[Exercise description] Write out the data again in full, keeping every character the same.
-------- Task input
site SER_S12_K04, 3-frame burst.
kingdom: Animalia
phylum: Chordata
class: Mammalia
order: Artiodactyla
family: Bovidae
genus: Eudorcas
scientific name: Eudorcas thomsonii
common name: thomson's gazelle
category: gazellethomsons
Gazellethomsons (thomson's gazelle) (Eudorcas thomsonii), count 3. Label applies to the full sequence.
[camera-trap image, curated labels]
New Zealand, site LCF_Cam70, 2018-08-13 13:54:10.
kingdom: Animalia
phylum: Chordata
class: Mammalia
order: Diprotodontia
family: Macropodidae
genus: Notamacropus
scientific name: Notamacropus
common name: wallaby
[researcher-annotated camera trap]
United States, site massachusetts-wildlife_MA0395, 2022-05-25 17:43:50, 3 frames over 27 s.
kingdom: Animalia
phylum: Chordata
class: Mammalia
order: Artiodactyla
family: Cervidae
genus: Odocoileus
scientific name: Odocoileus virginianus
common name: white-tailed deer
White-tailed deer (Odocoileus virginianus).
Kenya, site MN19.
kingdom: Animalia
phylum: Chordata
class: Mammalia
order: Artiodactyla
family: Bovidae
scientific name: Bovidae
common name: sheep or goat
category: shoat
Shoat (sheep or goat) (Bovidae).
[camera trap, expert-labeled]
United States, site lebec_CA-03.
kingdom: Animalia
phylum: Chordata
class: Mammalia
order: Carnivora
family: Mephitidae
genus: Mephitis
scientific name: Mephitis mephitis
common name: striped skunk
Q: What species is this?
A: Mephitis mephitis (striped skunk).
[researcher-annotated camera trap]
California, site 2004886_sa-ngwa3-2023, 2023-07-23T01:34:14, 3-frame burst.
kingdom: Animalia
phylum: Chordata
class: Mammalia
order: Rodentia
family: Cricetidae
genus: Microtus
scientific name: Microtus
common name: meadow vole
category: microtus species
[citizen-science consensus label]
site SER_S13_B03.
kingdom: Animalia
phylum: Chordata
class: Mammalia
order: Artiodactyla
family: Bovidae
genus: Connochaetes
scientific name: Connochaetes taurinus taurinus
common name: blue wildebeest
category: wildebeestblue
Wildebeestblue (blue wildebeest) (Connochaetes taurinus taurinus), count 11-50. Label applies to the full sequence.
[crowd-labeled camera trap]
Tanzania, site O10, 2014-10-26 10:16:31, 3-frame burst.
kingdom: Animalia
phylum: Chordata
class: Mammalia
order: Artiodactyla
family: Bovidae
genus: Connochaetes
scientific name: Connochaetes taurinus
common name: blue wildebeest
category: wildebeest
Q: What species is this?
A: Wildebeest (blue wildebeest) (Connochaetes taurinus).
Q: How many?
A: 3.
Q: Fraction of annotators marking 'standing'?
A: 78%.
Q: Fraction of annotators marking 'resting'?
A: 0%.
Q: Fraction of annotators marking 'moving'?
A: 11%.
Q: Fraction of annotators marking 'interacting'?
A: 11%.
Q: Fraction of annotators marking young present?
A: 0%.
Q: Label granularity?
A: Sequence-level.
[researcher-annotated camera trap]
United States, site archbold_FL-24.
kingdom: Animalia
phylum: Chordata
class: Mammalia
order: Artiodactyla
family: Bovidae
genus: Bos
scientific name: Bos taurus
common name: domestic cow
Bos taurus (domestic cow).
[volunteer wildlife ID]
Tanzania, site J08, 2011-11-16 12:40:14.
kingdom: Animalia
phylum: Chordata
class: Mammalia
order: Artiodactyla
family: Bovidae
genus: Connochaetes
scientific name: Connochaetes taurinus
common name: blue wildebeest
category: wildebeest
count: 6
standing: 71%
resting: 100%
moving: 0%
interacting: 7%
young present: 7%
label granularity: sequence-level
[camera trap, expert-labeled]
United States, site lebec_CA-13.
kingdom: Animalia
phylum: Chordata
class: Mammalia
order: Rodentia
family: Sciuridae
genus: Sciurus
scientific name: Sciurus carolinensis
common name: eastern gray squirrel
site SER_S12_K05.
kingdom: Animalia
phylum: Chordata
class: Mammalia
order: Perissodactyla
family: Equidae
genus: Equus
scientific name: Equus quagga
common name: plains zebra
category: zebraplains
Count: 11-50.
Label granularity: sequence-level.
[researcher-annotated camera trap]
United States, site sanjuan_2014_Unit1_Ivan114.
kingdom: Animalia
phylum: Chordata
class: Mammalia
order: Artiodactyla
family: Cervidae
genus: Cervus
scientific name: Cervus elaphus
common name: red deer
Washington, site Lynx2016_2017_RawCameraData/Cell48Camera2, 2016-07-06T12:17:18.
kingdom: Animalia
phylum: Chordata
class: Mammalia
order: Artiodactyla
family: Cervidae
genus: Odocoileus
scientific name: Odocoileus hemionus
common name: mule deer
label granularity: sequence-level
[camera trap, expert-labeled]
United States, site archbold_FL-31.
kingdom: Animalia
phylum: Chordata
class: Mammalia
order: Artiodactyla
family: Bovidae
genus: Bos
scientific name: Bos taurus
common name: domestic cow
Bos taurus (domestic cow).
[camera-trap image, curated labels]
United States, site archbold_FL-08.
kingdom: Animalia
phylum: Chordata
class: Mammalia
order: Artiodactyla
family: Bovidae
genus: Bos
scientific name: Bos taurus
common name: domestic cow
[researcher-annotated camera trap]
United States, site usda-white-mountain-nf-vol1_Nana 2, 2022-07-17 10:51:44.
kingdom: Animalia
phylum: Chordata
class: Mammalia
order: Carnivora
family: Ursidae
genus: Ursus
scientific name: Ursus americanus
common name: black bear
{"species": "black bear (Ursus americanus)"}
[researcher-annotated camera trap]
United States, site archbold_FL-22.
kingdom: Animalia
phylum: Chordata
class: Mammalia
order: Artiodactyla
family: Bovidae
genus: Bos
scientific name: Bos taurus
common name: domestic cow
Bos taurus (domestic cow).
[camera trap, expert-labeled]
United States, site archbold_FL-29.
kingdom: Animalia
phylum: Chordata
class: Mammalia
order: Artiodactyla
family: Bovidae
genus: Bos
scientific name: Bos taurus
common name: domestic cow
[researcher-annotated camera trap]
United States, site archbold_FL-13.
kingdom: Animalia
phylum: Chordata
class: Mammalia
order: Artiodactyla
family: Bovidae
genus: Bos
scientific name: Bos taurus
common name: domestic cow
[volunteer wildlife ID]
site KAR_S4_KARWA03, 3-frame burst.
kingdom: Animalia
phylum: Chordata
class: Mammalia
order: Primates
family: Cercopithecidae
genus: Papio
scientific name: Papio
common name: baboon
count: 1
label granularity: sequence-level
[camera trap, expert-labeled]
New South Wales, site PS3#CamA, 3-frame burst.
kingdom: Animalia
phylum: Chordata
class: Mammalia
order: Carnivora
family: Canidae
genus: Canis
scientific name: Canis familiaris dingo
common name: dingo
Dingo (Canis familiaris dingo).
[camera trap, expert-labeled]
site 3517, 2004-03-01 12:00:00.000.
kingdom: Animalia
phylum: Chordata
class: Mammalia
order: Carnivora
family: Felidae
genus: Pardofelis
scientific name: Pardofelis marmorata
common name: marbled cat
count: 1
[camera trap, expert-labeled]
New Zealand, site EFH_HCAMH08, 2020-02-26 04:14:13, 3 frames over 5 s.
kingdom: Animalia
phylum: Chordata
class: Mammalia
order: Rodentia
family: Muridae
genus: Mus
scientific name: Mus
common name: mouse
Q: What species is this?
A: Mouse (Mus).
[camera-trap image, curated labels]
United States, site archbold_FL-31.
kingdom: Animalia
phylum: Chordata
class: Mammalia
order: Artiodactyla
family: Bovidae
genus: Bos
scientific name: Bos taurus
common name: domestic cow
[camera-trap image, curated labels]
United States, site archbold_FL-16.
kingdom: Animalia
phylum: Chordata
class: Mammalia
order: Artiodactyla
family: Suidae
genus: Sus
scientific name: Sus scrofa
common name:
----------------
[Solved problem]
site SER_S12_K04, 3-frame burst.
kingdom: Animalia
phylum: Chordata
class: Mammalia
order: Artiodactyla
family: Bovidae
genus: Eudorcas
scientific name: Eudorcas thomsonii
common name: thomson's gazelle
category: gazellethomsons
Gazellethomsons (thomson's gazelle) (Eudorcas thomsonii), count 3. Label applies to the full sequence.
[camera-trap image, curated labels]
New Zealand, site LCF_Cam70, 2018-08-13 13:54:10.
kingdom: Animalia
phylum: Chordata
class: Mammalia
order: Diprotodontia
family: Macropodidae
genus: Notamacropus
scientific name: Notamacropus
common name: wallaby
[researcher-annotated camera trap]
United States, site massachusetts-wildlife_MA0395, 2022-05-25 17:43:50, 3 frames over 27 s.
kingdom: Animalia
phylum: Chordata
class: Mammalia
order: Artiodactyla
family: Cervidae
genus: Odocoileus
scientific name: Odocoileus virginianus
common name: white-tailed deer
White-tailed deer (Odocoileus virginianus).
Kenya, site MN19.
kingdom: Animalia
phylum: Chordata
class: Mammalia
order: Artiodactyla
family: Bovidae
scientific name: Bovidae
common name: sheep or goat
category: shoat
Shoat (sheep or goat) (Bovidae).
[camera trap, expert-labeled]
United States, site lebec_CA-03.
kingdom: Animalia
phylum: Chordata
class: Mammalia
order: Carnivora
family: Mephitidae
genus: Mephitis
scientific name: Mephitis mephitis
common name: striped skunk
Q: What species is this?
A: Mephitis mephitis (striped skunk).
[researcher-annotated camera trap]
California, site 2004886_sa-ngwa3-2023, 2023-07-23T01:34:14, 3-frame burst.
kingdom: Animalia
phylum: Chordata
class: Mammalia
order: Rodentia
family: Cricetidae
genus: Microtus
scientific name: Microtus
common name: meadow vole
category: microtus species
[citizen-science consensus label]
site SER_S13_B03.
kingdom: Animalia
phylum: Chordata
class: Mammalia
order: Artiodactyla
family: Bovidae
genus: Connochaetes
scientific name: Connochaetes taurinus taurinus
common name: blue wildebeest
category: wildebeestblue
Wildebeestblue (blue wildebeest) (Connochaetes taurinus taurinus), count 11-50. Label applies to the full sequence.
[crowd-labeled camera trap]
Tanzania, site O10, 2014-10-26 10:16:31, 3-frame burst.
kingdom: Animalia
phylum: Chordata
class: Mammalia
order: Artiodactyla
family: Bovidae
genus: Connochaetes
scientific name: Connochaetes taurinus
common name: blue wildebeest
category: wildebeest
Q: What species is this?
A: Wildebeest (blue wildebeest) (Connochaetes taurinus).
Q: How many?
A: 3.
Q: Fraction of annotators marking 'standing'?
A: 78%.
Q: Fraction of annotators marking 'resting'?
A: 0%.
Q: Fraction of annotators marking 'moving'?
A: 11%.
Q: Fraction of annotators marking 'interacting'?
A: 11%.
Q: Fraction of annotators marking young present?
A: 0%.
Q: Label granularity?
A: Sequence-level.
[researcher-annotated camera trap]
United States, site archbold_FL-24.
kingdom: Animalia
phylum: Chordata
class: Mammalia
order: Artiodactyla
family: Bovidae
genus: Bos
scientific name: Bos taurus
common name: domestic cow
Bos taurus (domestic cow).
[volunteer wildlife ID]
Tanzania, site J08, 2011-11-16 12:40:14.
kingdom: Animalia
phylum: Chordata
class: Mammalia
order: Artiodactyla
family: Bovidae
genus: Connochaetes
scientific name: Connochaetes taurinus
common name: blue wildebeest
category: wildebeest
count: 6
standing: 71%
resting: 100%
moving: 0%
interacting: 7%
young present: 7%
label granularity: sequence-level
[camera trap, expert-labeled]
United States, site lebec_CA-13.
kingdom: Animalia
phylum: Chordata
class: Mammalia
order: Rodentia
family: Sciuridae
genus: Sciurus
scientific name: Sciurus carolinensis
common name: eastern gray squirrel
site SER_S12_K05.
kingdom: Animalia
phylum: Chordata
class: Mammalia
order: Perissodactyla
family: Equidae
genus: Equus
scientific name: Equus quagga
common name: plains zebra
category: zebraplains
Count: 11-50.
Label granularity: sequence-level.
[researcher-annotated camera trap]
United States, site sanjuan_2014_Unit1_Ivan114.
kingdom: Animalia
phylum: Chordata
class: Mammalia
order: Artiodactyla
family: Cervidae
genus: Cervus
scientific name: Cervus elaphus
common name: red deer
Washington, site Lynx2016_2017_RawCameraData/Cell48Camera2, 2016-07-06T12:17:18.
kingdom: Animalia
phylum: Chordata
class: Mammalia
order: Artiodactyla
family: Cervidae
genus: Odocoileus
scientific name: Odocoileus hemionus
common name: mule deer
label granularity: sequence-level
[camera trap, expert-labeled]
United States, site archbold_FL-31.
kingdom: Animalia
phylum: Chordata
class: Mammalia
order: Artiodactyla
family: Bovidae
genus: Bos
scientific name: Bos taurus
common name: domestic cow
Bos taurus (domestic cow).
[camera-trap image, curated labels]
United States, site archbold_FL-08.
kingdom: Animalia
phylum: Chordata
class: Mammalia
order: Artiodactyla
family: Bovidae
genus: Bos
scientific name: Bos taurus
common name: domestic cow
[researcher-annotated camera trap]
United States, site usda-white-mountain-nf-vol1_Nana 2, 2022-07-17 10:51:44.
kingdom: Animalia
phylum: Chordata
class: Mammalia
order: Carnivora
family: Ursidae
genus: Ursus
scientific name: Ursus americanus
common name: black bear
{"species": "black bear (Ursus americanus)"}
[researcher-annotated camera trap]
United States, site archbold_FL-22.
kingdom: Animalia
phylum: Chordata
class: Mammalia
order: Artiodactyla
family: Bovidae
genus: Bos
scientific name: Bos taurus
common name: domestic cow
Bos taurus (domestic cow).
[camera trap, expert-labeled]
United States, site archbold_FL-29.
kingdom: Animalia
phylum: Chordata
class: Mammalia
order: Artiodactyla
family: Bovidae
genus: Bos
scientific name: Bos taurus
common name: domestic cow
[researcher-annotated camera trap]
United States, site archbold_FL-13.
kingdom: Animalia
phylum: Chordata
class: Mammalia
order: Artiodactyla
family: Bovidae
genus: Bos
scientific name: Bos taurus
common name: domestic cow
[volunteer wildlife ID]
site KAR_S4_KARWA03, 3-frame burst.
kingdom: Animalia
phylum: Chordata
class: Mammalia
order: Primates
family: Cercopithecidae
genus: Papio
scientific name: Papio
common name: baboon
count: 1
label granularity: sequence-level
[camera trap, expert-labeled]
New South Wales, site PS3#CamA, 3-frame burst.
kingdom: Animalia
phylum: Chordata
class: Mammalia
order: Carnivora
family: Canidae
genus: Canis
scientific name: Canis familiaris dingo
common name: dingo
Dingo (Canis familiaris dingo).
[camera trap, expert-labeled]
site 3517, 2004-03-01 12:00:00.000.
kingdom: Animalia
phylum: Chordata
class: Mammalia
order: Carnivora
family: Felidae
genus: Pardofelis
scientific name: Pardofelis marmorata
common name: marbled cat
count: 1
[camera trap, expert-labeled]
New Zealand, site EFH_HCAMH08, 2020-02-26 04:14:13, 3 frames over 5 s.
kingdom: Animalia
phylum: Chordata
class: Mammalia
order: Rodentia
family: Muridae
genus: Mus
scientific name: Mus
common name: mouse
Q: What species is this?
A: Mouse (Mus).
[camera-trap image, curated labels]
United States, site archbold_FL-31.
kingdom: Animalia
phylum: Chordata
class: Mammalia
order: Artiodactyla
family: Bovidae
genus: Bos
scientific name: Bos taurus
common name: domestic cow
[camera-trap image, curated labels]
United States, site archbold_FL-16.
kingdom: Animalia
phylum: Chordata
class: Mammalia
order: Artiodactyla
family: Suidae
genus: Sus
scientific name: Sus scrofa
common name:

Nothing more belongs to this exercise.